Sé que no debería escuchar las conversaciones privadas de mis propios trastos...

Todos tenemos derecho a un poco de intimidad.

Pero es que la mochila (shhhh... ni se os ocurra insinuarle que es una mochila) ha viajado mucho y siempre le cuenta historias interesantes al comediscos.


Si, una vez estuve en una prisión turca... por una chinita de ná que juro por Jimi Hendrix que no era mía, pero hace ya mucho tiempo.

Me torturaron pinchándome palillos debajo de las uñas, haciendome cosquillas en los pieses, poniendome bakalao y chunda-chunda a todas horas y sin dejarme fumar.

Querían que confesase que yo era una mochila... y que por eso había una china en un bolsillo, pero... ¿como iba yo a confesar eso?

Después de varios días sin nicotina, cedí a sus torturas, y acabé echando los hombros hacia atrás, con las manos apoyadas justo en la frontera donde la espalda pierde su nombre (o sea, la cintura por detrás), doblando las rodillas (parecía que iba a bailar una danza rusa)... y dejando que un poli turco me colgase en su espalda y me llevase al aeropuerto.

Me facturó como equipaje infantil, el muy rácano, para que le saliese más barato.

En la bodega de "fumadores" del avión hice amistad con un neceser muy pijo, que fumaba Marlboro ligth, que iba cargado de maquillajes caros, que olía de maravilla y que venía de vender una exclusiva en Estambul.

Un grupo de portatrajes de ejecutivos, muy estiraos ellos,y que fumaban puros habanos de esos que valen una pasta y que apestan, me miraban mal... por mis pintas de "progre" que fuma Camel, supongo...
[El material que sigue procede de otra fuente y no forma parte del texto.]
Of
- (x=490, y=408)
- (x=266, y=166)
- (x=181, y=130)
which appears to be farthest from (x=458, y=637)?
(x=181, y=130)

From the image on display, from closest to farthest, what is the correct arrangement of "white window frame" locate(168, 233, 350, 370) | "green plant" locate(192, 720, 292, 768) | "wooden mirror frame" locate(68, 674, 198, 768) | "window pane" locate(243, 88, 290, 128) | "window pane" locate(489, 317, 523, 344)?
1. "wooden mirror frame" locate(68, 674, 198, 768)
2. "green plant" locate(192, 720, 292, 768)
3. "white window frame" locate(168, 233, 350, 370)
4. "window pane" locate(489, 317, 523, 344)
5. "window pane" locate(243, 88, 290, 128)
¡Que fácil es juzgar por las apariencias!

Luego,las bolsas de viaje de un equipo de fútbol que no fumaban, se empeñaron en meterse con los portatrajes, les decían que eran unos clasistas, puretas, les llamaron chaqueteros (que no debe ser una ofensa para ellos, digo yo!), y liaron una...

¡Que mal rato pasé!

A mí, que no me gustan las bullas.

Bueno, al final todo salió bien... pero, aun así, prefiero olvidarlo.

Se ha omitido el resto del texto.